Work task:
Nothing in the data should be altered when it is repeated in full.

Source data:

....

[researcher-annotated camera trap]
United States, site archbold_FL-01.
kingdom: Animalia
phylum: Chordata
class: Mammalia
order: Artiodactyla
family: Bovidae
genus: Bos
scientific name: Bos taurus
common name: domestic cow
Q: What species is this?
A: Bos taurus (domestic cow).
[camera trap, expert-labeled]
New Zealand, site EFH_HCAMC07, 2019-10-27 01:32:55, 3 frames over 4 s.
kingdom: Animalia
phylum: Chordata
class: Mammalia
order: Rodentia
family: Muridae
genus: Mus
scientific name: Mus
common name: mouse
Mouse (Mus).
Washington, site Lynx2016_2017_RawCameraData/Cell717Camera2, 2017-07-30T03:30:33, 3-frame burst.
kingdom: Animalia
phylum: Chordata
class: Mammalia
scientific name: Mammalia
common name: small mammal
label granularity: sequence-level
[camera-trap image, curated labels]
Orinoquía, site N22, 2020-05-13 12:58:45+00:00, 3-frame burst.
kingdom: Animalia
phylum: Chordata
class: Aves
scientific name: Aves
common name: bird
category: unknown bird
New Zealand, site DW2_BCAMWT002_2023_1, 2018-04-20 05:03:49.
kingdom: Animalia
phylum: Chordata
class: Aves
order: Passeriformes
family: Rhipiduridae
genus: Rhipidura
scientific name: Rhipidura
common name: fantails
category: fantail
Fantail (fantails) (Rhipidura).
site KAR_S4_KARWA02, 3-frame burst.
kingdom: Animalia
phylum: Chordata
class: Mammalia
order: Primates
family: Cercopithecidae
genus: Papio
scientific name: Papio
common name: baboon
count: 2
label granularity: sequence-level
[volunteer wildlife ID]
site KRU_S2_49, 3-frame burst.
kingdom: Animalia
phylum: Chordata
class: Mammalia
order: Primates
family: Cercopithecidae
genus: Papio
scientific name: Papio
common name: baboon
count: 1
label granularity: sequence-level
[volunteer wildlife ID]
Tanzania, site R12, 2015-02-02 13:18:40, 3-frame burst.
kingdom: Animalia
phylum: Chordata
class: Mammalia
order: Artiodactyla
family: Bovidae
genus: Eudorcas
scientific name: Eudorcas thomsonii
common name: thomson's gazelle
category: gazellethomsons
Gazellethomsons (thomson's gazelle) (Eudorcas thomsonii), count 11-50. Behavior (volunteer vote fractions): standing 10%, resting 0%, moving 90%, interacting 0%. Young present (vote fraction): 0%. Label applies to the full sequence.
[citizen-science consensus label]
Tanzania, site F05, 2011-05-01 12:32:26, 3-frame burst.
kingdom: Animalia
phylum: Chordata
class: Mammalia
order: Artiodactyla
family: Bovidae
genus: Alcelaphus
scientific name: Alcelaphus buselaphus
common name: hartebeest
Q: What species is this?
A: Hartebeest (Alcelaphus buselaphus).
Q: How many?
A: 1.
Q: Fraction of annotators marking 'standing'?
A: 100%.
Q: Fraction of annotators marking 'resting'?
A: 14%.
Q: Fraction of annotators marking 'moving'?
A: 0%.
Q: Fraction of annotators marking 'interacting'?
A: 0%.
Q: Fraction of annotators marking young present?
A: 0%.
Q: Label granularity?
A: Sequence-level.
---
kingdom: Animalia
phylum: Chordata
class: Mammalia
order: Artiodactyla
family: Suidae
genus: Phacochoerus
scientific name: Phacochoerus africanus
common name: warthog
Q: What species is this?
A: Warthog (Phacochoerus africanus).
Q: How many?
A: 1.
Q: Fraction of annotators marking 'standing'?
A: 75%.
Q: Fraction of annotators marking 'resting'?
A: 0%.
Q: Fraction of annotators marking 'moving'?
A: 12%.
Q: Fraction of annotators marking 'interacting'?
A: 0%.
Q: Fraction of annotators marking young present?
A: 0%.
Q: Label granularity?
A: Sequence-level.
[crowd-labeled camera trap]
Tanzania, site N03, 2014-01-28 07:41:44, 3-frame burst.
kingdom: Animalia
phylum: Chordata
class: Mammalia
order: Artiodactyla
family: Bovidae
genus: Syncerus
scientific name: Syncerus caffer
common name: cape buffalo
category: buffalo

....

Answer for the task:
[researcher-annotated camera trap]
United States, site archbold_FL-01.
kingdom: Animalia
phylum: Chordata
class: Mammalia
order: Artiodactyla
family: Bovidae
genus: Bos
scientific name: Bos taurus
common name: domestic cow
Q: What species is this?
A: Bos taurus (domestic cow).
[camera trap, expert-labeled]
New Zealand, site EFH_HCAMC07, 2019-10-27 01:32:55, 3 frames over 4 s.
kingdom: Animalia
phylum: Chordata
class: Mammalia
order: Rodentia
family: Muridae
genus: Mus
scientific name: Mus
common name: mouse
Mouse (Mus).
Washington, site Lynx2016_2017_RawCameraData/Cell717Camera2, 2017-07-30T03:30:33, 3-frame burst.
kingdom: Animalia
phylum: Chordata
class: Mammalia
scientific name: Mammalia
common name: small mammal
label granularity: sequence-level
[camera-trap image, curated labels]
Orinoquía, site N22, 2020-05-13 12:58:45+00:00, 3-frame burst.
kingdom: Animalia
phylum: Chordata
class: Aves
scientific name: Aves
common name: bird
category: unknown bird
New Zealand, site DW2_BCAMWT002_2023_1, 2018-04-20 05:03:49.
kingdom: Animalia
phylum: Chordata
class: Aves
order: Passeriformes
family: Rhipiduridae
genus: Rhipidura
scientific name: Rhipidura
common name: fantails
category: fantail
Fantail (fantails) (Rhipidura).
site KAR_S4_KARWA02, 3-frame burst.
kingdom: Animalia
phylum: Chordata
class: Mammalia
order: Primates
family: Cercopithecidae
genus: Papio
scientific name: Papio
common name: baboon
count: 2
label granularity: sequence-level
[volunteer wildlife ID]
site KRU_S2_49, 3-frame burst.
kingdom: Animalia
phylum: Chordata
class: Mammalia
order: Primates
family: Cercopithecidae
genus: Papio
scientific name: Papio
common name: baboon
count: 1
label granularity: sequence-level
[volunteer wildlife ID]
Tanzania, site R12, 2015-02-02 13:18:40, 3-frame burst.
kingdom: Animalia
phylum: Chordata
class: Mammalia
order: Artiodactyla
family: Bovidae
genus: Eudorcas
scientific name: Eudorcas thomsonii
common name: thomson's gazelle
category: gazellethomsons
Gazellethomsons (thomson's gazelle) (Eudorcas thomsonii), count 11-50. Behavior (volunteer vote fractions): standing 10%, resting 0%, moving 90%, interacting 0%. Young present (vote fraction): 0%. Label applies to the full sequence.
[citizen-science consensus label]
Tanzania, site F05, 2011-05-01 12:32:26, 3-frame burst.
kingdom: Animalia
phylum: Chordata
class: Mammalia
order: Artiodactyla
family: Bovidae
genus: Alcelaphus
scientific name: Alcelaphus buselaphus
common name: hartebeest
Q: What species is this?
A: Hartebeest (Alcelaphus buselaphus).
Q: How many?
A: 1.
Q: Fraction of annotators marking 'standing'?
A: 100%.
Q: Fraction of annotators marking 'resting'?
A: 14%.
Q: Fraction of annotators marking 'moving'?
A: 0%.
Q: Fraction of annotators marking 'interacting'?
A: 0%.
Q: Fraction of annotators marking young present?
A: 0%.
Q: Label granularity?
A: Sequence-level.
---
kingdom: Animalia
phylum: Chordata
class: Mammalia
order: Artiodactyla
family: Suidae
genus: Phacochoerus
scientific name: Phacochoerus africanus
common name: warthog
Q: What species is this?
A: Warthog (Phacochoerus africanus).
Q: How many?
A: 1.
Q: Fraction of annotators marking 'standing'?
A: 75%.
Q: Fraction of annotators marking 'resting'?
A: 0%.
Q: Fraction of annotators marking 'moving'?
A: 12%.
Q: Fraction of annotators marking 'interacting'?
A: 0%.
Q: Fraction of annotators marking young present?
A: 0%.
Q: Label granularity?
A: Sequence-level.
[crowd-labeled camera trap]
Tanzania, site N03, 2014-01-28 07:41:44, 3-frame burst.
kingdom: Animalia
phylum: Chordata
class: Mammalia
order: Artiodactyla
family: Bovidae
genus: Syncerus
scientific name: Syncerus caffer
common name: cape buffalo
category: buffalo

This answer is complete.